╭─ Given information
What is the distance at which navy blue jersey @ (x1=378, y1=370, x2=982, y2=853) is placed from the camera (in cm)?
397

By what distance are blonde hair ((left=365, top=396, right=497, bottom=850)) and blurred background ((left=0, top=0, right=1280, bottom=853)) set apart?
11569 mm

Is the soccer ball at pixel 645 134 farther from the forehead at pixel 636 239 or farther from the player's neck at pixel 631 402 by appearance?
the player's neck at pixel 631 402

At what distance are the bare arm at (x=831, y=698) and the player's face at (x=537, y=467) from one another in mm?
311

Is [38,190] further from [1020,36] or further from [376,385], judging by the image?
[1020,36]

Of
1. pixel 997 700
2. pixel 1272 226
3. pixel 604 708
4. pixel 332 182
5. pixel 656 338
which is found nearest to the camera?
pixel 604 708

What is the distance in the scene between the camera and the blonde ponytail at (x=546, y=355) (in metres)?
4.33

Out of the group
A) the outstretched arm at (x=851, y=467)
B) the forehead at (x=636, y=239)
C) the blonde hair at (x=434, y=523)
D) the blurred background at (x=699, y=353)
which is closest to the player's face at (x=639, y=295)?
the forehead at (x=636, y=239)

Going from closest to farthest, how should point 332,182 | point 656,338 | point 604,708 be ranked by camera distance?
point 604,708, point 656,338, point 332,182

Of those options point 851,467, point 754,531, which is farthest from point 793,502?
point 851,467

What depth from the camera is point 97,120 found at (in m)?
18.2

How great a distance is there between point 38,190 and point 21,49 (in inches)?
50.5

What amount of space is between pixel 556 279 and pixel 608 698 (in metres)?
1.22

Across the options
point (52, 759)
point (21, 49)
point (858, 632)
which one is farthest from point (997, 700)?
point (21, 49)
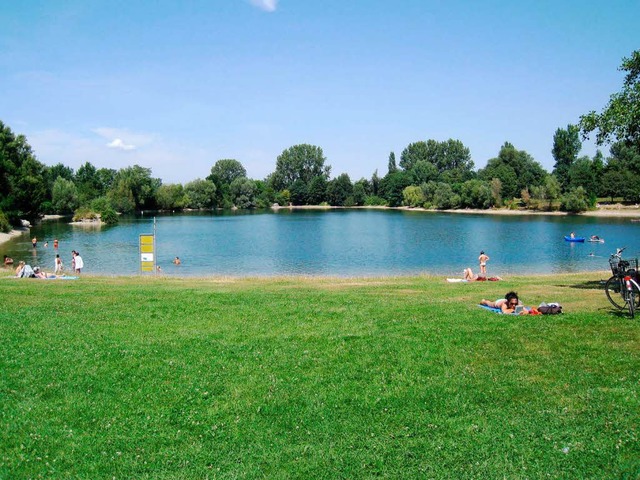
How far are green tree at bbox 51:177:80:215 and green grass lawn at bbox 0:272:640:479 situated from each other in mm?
126863

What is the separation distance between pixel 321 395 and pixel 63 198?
445 feet

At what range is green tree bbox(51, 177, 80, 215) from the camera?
128 meters

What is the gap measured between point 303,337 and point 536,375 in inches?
199

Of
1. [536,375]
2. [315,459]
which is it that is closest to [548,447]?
[536,375]

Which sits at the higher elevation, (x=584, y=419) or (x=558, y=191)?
(x=558, y=191)

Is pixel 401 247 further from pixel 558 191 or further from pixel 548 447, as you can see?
pixel 558 191

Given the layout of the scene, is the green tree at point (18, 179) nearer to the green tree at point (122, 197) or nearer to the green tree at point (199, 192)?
the green tree at point (122, 197)

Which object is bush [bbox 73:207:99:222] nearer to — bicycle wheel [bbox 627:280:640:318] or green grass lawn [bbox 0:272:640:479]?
green grass lawn [bbox 0:272:640:479]

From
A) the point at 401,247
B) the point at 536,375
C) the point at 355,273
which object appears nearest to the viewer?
the point at 536,375

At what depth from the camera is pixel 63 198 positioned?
422ft

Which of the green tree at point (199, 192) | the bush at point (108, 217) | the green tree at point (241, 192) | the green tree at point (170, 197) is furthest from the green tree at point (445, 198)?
the bush at point (108, 217)

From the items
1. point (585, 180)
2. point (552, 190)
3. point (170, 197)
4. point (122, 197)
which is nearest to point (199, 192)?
point (170, 197)

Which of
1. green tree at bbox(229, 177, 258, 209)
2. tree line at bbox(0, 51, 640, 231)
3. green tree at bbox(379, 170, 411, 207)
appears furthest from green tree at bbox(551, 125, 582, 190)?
green tree at bbox(229, 177, 258, 209)

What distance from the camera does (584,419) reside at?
26.9 ft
╰─
Stated task:
Reproduce the whole listing above word for word, leaving out the pictures.

Result of this task:
What is the distance at which navy blue jersey @ (x1=378, y1=370, x2=982, y2=853) is placed from the camera (in cm)?
397

By what distance are blonde hair ((left=365, top=396, right=497, bottom=850)) and blurred background ((left=0, top=0, right=1280, bottom=853)) set apart?
11569 mm

Is the soccer ball at pixel 645 134 farther from the forehead at pixel 636 239 or farther from the player's neck at pixel 631 402 by appearance?
the player's neck at pixel 631 402

At what distance are the bare arm at (x=831, y=698) and the player's face at (x=537, y=467) from one another in mm?
311

Is [38,190] further from [1020,36] or further from [376,385], judging by the image?
[1020,36]

Of
1. pixel 997 700
2. pixel 1272 226
3. pixel 604 708
4. pixel 332 182
5. pixel 656 338
which is found nearest to the camera?
pixel 604 708

What is the distance in the scene between the camera and the blonde ponytail at (x=546, y=355) (in metres)?
4.33

Out of the group
A) the outstretched arm at (x=851, y=467)
B) the forehead at (x=636, y=239)
C) the blonde hair at (x=434, y=523)
D) the blurred background at (x=699, y=353)
which is closest to the player's face at (x=639, y=295)?
the forehead at (x=636, y=239)

Going from closest to farthest, how should point 332,182 | point 656,338 | point 604,708 be ranked by camera distance?
point 604,708, point 656,338, point 332,182

Of those options point 851,467, point 754,531, which is farthest from point 793,502?
point 851,467

What depth from the camera is point 97,120 found at (in m)?
18.2

How great a distance is there between point 38,190 and point 21,49 (in inches)?
50.5

What amount of space is between pixel 556 279 and pixel 608 698 (in metres)?
1.22

Across the options
point (52, 759)
point (21, 49)
point (858, 632)
which one is farthest from point (997, 700)?
point (21, 49)
How far are green tree at bbox 51:177:80:215 and green grass lawn at bbox 0:272:640:479 situated from each other in mm?
126863

What is the separation distance between pixel 321 395 and pixel 63 198?
445 feet

At what range is green tree bbox(51, 177, 80, 215) from the camera?
128 meters

What is the gap measured between point 303,337 and point 536,375 in inches?
199

Of
1. [536,375]
2. [315,459]
which is it that is closest to [548,447]?
[536,375]

Which sits at the higher elevation, (x=584, y=419) or (x=558, y=191)?
(x=558, y=191)

Is pixel 401 247 further from pixel 558 191 or further from pixel 548 447, as you can see?
pixel 558 191

Given the layout of the scene, is the green tree at point (18, 179) nearer to the green tree at point (122, 197) or nearer to the green tree at point (199, 192)?
the green tree at point (122, 197)

Which object is bush [bbox 73:207:99:222] nearer to — bicycle wheel [bbox 627:280:640:318] or green grass lawn [bbox 0:272:640:479]?
green grass lawn [bbox 0:272:640:479]

From
A) the point at 401,247
B) the point at 536,375
C) the point at 355,273
which object appears nearest to the viewer?
the point at 536,375

At what depth from the camera is pixel 63 198 positioned?
422ft

Which of the green tree at point (199, 192) | the bush at point (108, 217) | the green tree at point (241, 192) | the green tree at point (170, 197) is furthest from the green tree at point (445, 198)?
the bush at point (108, 217)

From the items
1. point (585, 180)
2. point (552, 190)
3. point (170, 197)
4. point (122, 197)
which is nearest to point (199, 192)?
point (170, 197)

Which of
1. green tree at bbox(229, 177, 258, 209)
2. tree line at bbox(0, 51, 640, 231)
3. green tree at bbox(379, 170, 411, 207)
appears furthest from green tree at bbox(551, 125, 582, 190)?
green tree at bbox(229, 177, 258, 209)

What distance from the camera does (584,419) reside at?
26.9 ft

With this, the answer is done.